2. Description of the Prior Art
In the art of carbon dioxide (CO.sub.2) welding, Metal Argon Gas (MAG) welding and/or Metal Inert Gas (MIG) welding, it has been an established technique to continuously feed welding wire to a torch so as to perform the welding operation intended. Welding wires are of two types according to the amount in which they are used, namely those wound and stored in a pail pack and those wound on a reel. Of these two types, the pail pack type wire is wound and stored in a predetermined manner in a pail container comprising an inner and an outer cylinder, and during the welding operation, the wire is continuously drawn from the container to the torch.
In general, welding wires are conditioned to have high tensile strength. However, the wires become distorted during the manufacturing process, particularly when they are wound into a pail container in a coiled configuration. The wires also become spirally twisted when they are drawn from the pail container. As shown in FIG. 1, when such twist remains on a welding wire 14, the tip of the wire 14 extending from a nozzle 12 of a welding torch 10 swings irregularly as the wire is drawn from the nozzle 12, resulting in a zigzag welding bead and/or out-of-centricity on a work to be welded. In manual welding, such swing of a wire tip can be more or less eliminated by the operator monitoring the welding line. However, this requires substantial skill and experience. With automatic welding devices such as arc welding robots and self-travelling welders, the swing of wire at a nozzle tip can lead to fatal defects.
Various wire straightening devices have been devised heretofore to straighten distortion and/or twist of a welding wire drawn from a pail container and eliminate swing of the wire at the nozzle tip. While the prior art devices have generally been successful in straightening welding wires, they are rugged in construction and bulky, and significantly heavy.
When the above-noted CO.sub.2 welding, MAG welding and/or MIG welding are carried out for a large amount of work, for example, in an automobile assembly line or under welding conditions where man power is impractical, computerized, multi-articulated welding robots are generally used. Specifically, as shown in FIG. 2, the arc welding robot includes a robot body 16 with an arm 18 turnably and tiltably secured thereto, and the forward end of the arm 18 has a welding torch 10 serving as a wrist. Thus, wire is drawn from a pail pack 22 as it is straightened by a known straightening device 24 provided on the base portion of the arm 18 and a cooperating wire feeding motor 26 provided downstream of the straightening device 24, to be fed to the forward end of the torch 10 through a flexible conduit 28. In this arrangement, the welding torch 10, which serves as a wrist, is capable of performing three-axes motion including, for example, horizontal turning, vertical turning and vertical swing.
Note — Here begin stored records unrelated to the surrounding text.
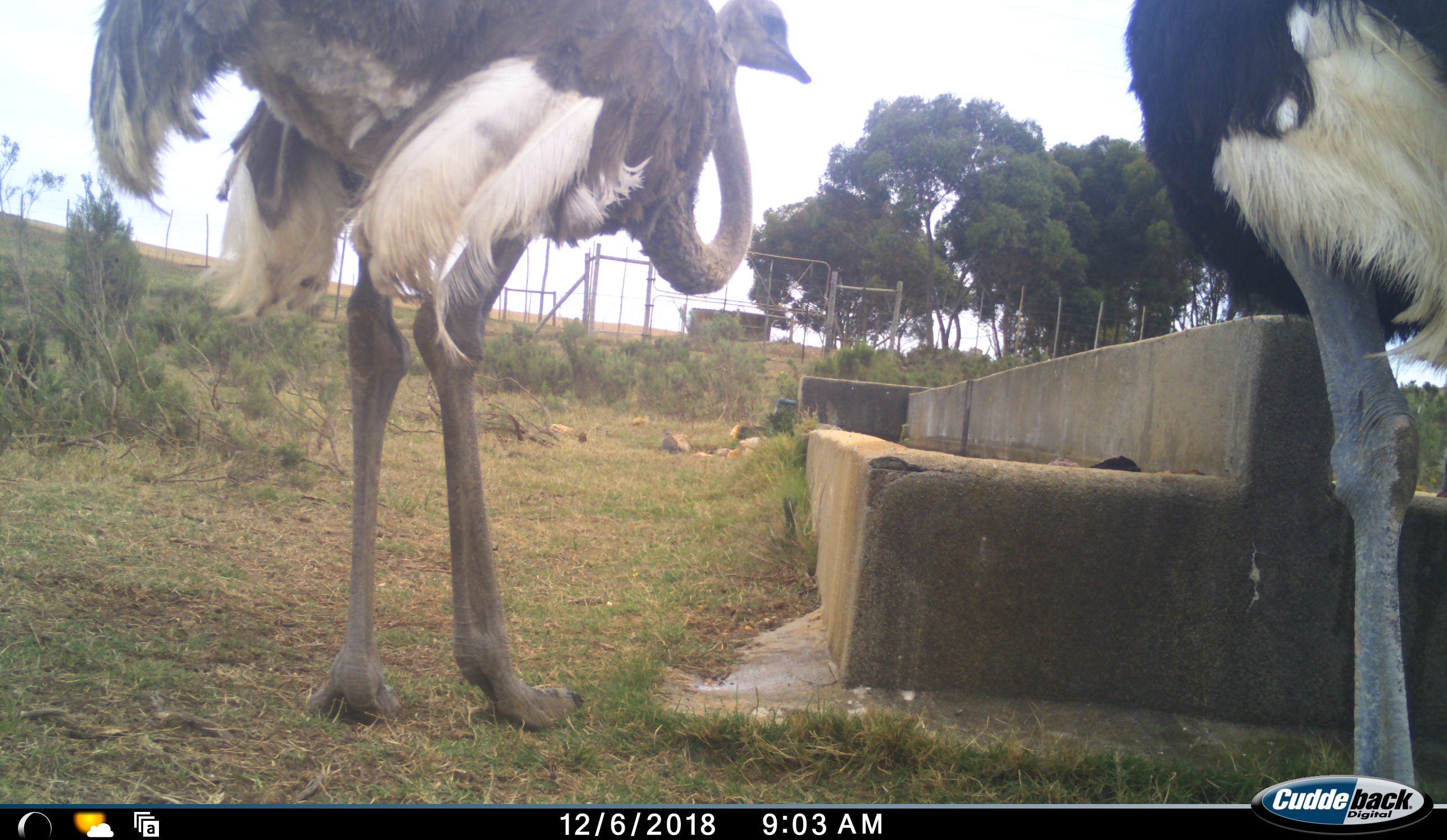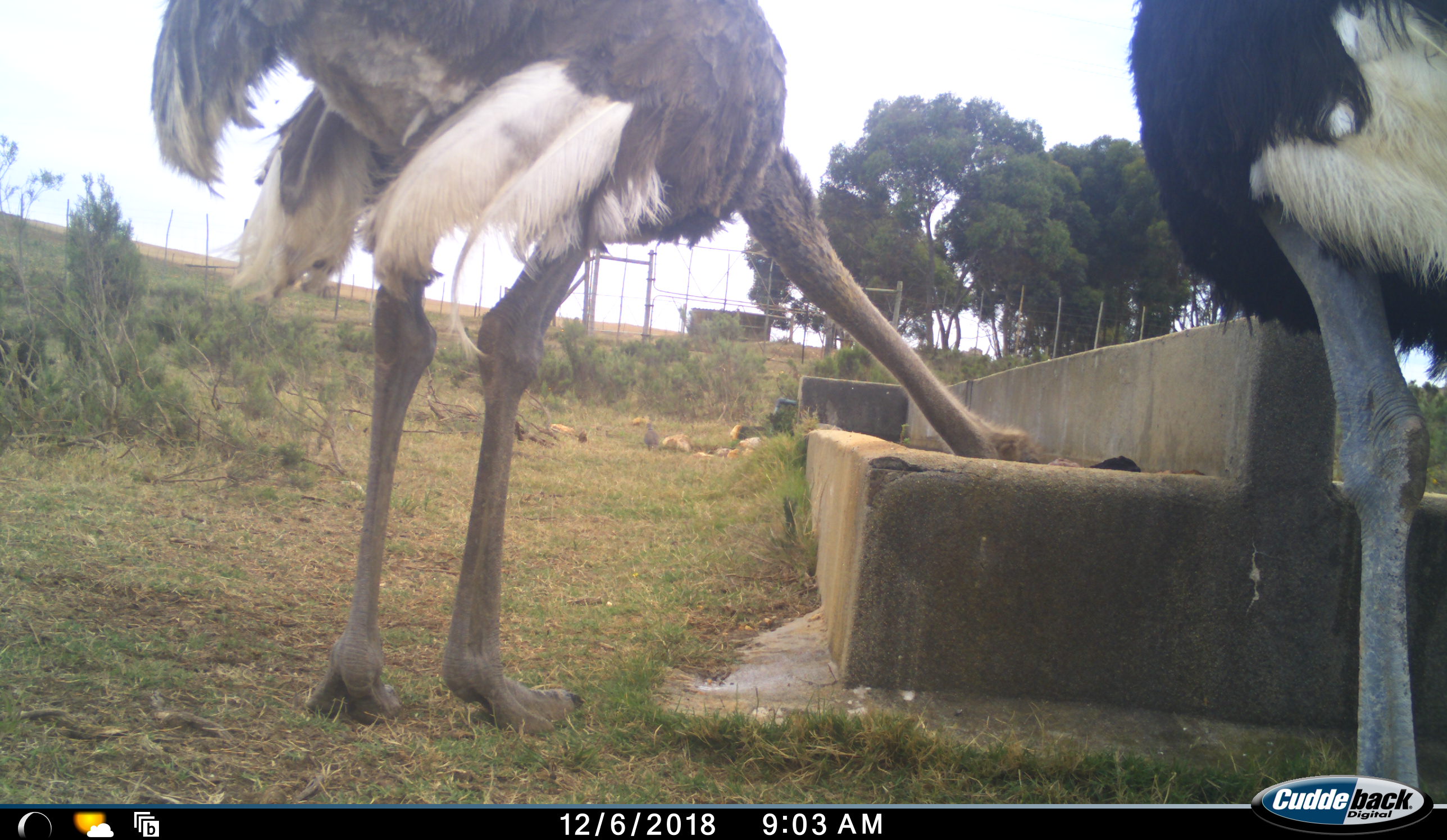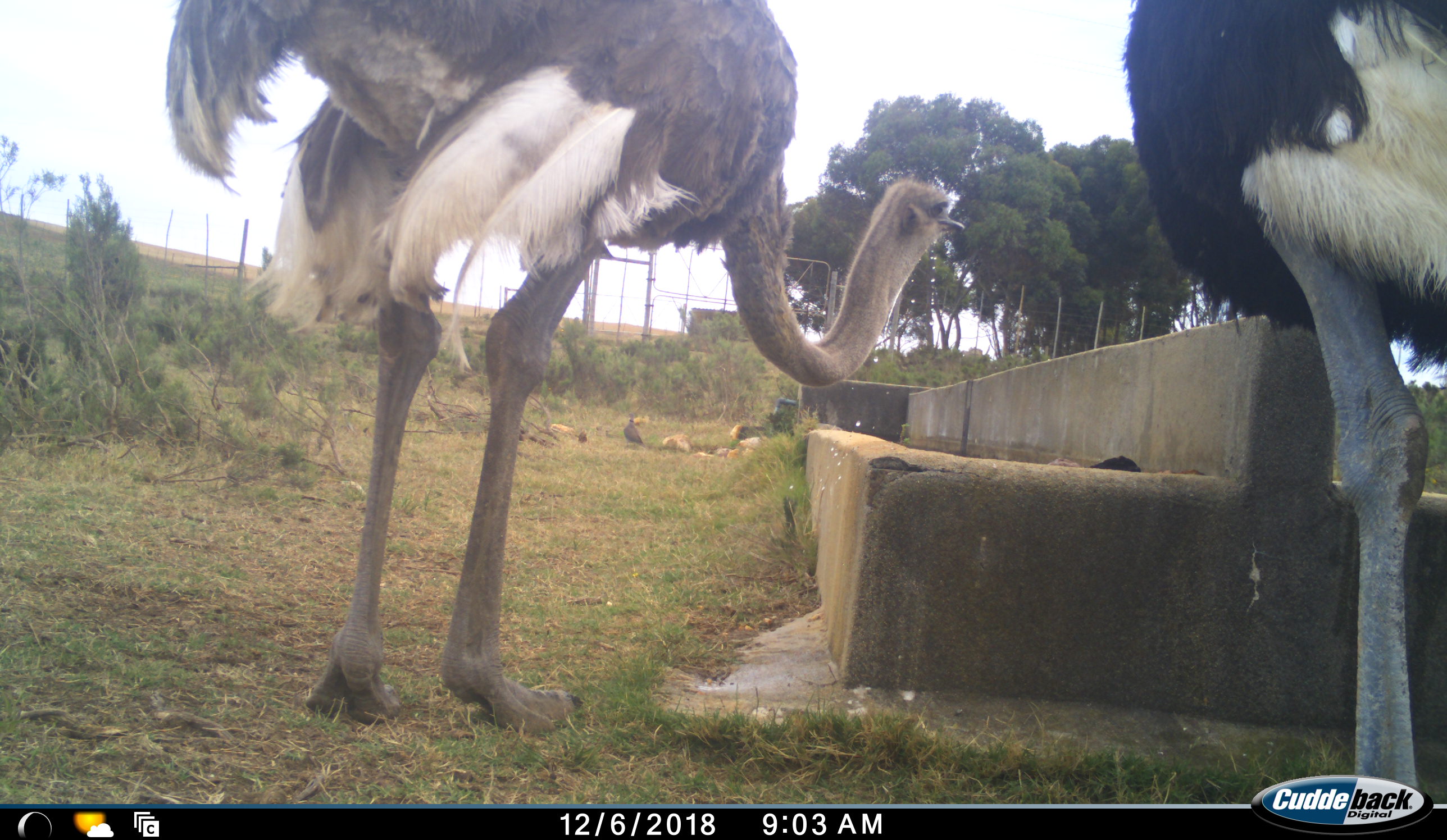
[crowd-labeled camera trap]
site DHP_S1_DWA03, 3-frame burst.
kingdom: Animalia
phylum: Chordata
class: Aves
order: Struthioniformes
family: Struthionidae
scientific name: Struthionidae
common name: ostrich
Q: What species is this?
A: Ostrich (Struthionidae).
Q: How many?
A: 2.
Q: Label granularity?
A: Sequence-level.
The motion of the welding torch 10 relative to the work to be welded is controlled in accordance with the programmed procedures inputted in a control unit (not shown). It will be noted that the hose for supplying shield gas and cable for supplying positive welding current are not shown in FIG. 2.
When the welding operation is performed using the multi-articulated robot as described above, the welding torch serving as a wrist is capable of performing three-axes motion for example, and hence the torch end provides a composite motion derived from each of the three-axes motion. Thus, in the construction shown in FIG. 2, when the welding torch 10 effects the complex, composite motion, the welding wire 14 of which the twist has been removed by the straightening device 24 will again be given a twist and other distortion in the path from the device 24 through the conduit 28 to the torch 10. For this reason, the tip of wire 14 extending from the torch 10 tends to swing irregularly, as mentioned hereinbefore. Specifically, the straightening device 24 mounted on a base portion of the arm 18 does not work on the twist imparted to the wire between the straightening device 24 and the welding torch 10. In the welding robot, therefore, the straightening device should preferably be located immediately before the torch 10, thereby straightening the twist and distortion produced in the path up to the torch.
It will be important to note that in the multi-articulated robot, load weight which may be supported by the wrist is limited. If the load weight exceeds the limit, accurate and smooth motion may not be attained. Therefore, from an idealistic viewpoint, the straightening device should be located on the torch itself which is mounted on the forward end of the arm, but this has been practically difficult because of the restriction of load weight as noted above. In addition, the previously known wire straightening devices do not attain perfect performance in that they sometimes fail to straighten welding wires perfectly.